**Фрагмент текста**
==============================

Многократно отмечено название деревянный огонь в разных уездах Вологодской губ.: ?Во время „оскотья“, т. е. скотского падежа (от сибир­ской язвы), добывают „деревянный огонь” с тою целью, чтобы дымом этого огня окурить скотину и тем прекратить оскотье» [Иваницкий 1890: 41]. В д. Маркове Метлинской вол. Сольвычегодского у. Вологодской губ. , деревянный огонь используется при эпидемиях: „Деревянный огонь”, т. е. посредством трения, добывается лишь в случае повальной болезни на людях, по поверью, что в том доме, где хранится такой огонь, не появится болезнь» [Иваницкий 1898: 31]. Название деревянный огонь, записано в Кадниковском у. [Неуступов 1913: 246]. Другое свидетельство из Кадни- ковского у.: «Рано утром в одну из крестьянских изб собираются все му­жики „для достпачи чистого деревянного огня“. Берут сухое березо­вое полено и трут им о другое, привязанное к воронцу [68] или скамейке, до тех пор, пока оно не вспыхнет. (Другое полено бывает, в большинстве случаев, ольховое.) Добытым огнем зажигают связку лучины и несут ее в скотский выгон, потом обносят им кругом всей „поскотки“...» ([Ар­хив Шейна, №92: 15]; цитируемая рукопись, полученная из Вологод­ской губ., ошибочно помещена в папку «Воронежская губ.»). Несколько упоминаний названия деревянный огонь относится к Грязовецкому у. Во­логодской губ. [Тенишевский архив, №211: 74—75; №212: 39—40]). В д. Васюково Грязовецкого у. вытирание деревянного огня является ка­лендарным — производится ежегодно 1 июля в память о падеже скота по обету [Архив ГО, разр. 7, оп. 1, № 115: 1].

Известен данный обрядовый термин и в Ярославской губ. Имеюще­еся свидетельство относится к с. Иваньково Ярославского у. [Тенишев­ский архив, № 1830: 10].

==============================

**Исходные данные**
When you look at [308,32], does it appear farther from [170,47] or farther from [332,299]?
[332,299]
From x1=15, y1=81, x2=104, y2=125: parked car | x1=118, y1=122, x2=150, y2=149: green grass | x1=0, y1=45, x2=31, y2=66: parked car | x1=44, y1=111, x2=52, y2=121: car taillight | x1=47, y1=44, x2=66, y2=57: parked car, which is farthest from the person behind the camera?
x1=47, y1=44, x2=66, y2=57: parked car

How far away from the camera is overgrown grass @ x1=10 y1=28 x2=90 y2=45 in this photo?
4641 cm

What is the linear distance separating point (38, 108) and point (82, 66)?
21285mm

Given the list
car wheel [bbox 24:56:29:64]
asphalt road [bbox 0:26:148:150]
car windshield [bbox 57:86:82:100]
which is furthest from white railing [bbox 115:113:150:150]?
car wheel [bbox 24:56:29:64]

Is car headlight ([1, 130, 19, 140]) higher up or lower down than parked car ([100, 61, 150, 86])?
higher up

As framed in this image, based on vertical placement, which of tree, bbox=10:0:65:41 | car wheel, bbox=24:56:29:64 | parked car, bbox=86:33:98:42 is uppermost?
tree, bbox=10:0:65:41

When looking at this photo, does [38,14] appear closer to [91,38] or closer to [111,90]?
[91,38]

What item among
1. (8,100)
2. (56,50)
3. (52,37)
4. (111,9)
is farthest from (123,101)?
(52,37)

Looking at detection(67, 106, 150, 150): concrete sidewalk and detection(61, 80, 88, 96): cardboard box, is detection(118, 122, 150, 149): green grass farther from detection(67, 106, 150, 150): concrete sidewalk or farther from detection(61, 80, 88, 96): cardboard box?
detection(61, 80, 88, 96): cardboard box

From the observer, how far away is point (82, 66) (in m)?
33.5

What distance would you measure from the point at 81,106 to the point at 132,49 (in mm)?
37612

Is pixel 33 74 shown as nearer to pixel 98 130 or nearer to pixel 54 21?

==============================

Выпишите из текста о деревянном огне отрывок, начинающийся словами «Известен данный обрядовый» и заканчивающийся словами «архив, № 1830: 10].».

**Итоговый ответ**
Известен данный обрядовый термин и в Ярославской губ. Имеюще­еся свидетельство относится к с. Иваньково Ярославского у. [Тенишев­ский архив, № 1830: 10].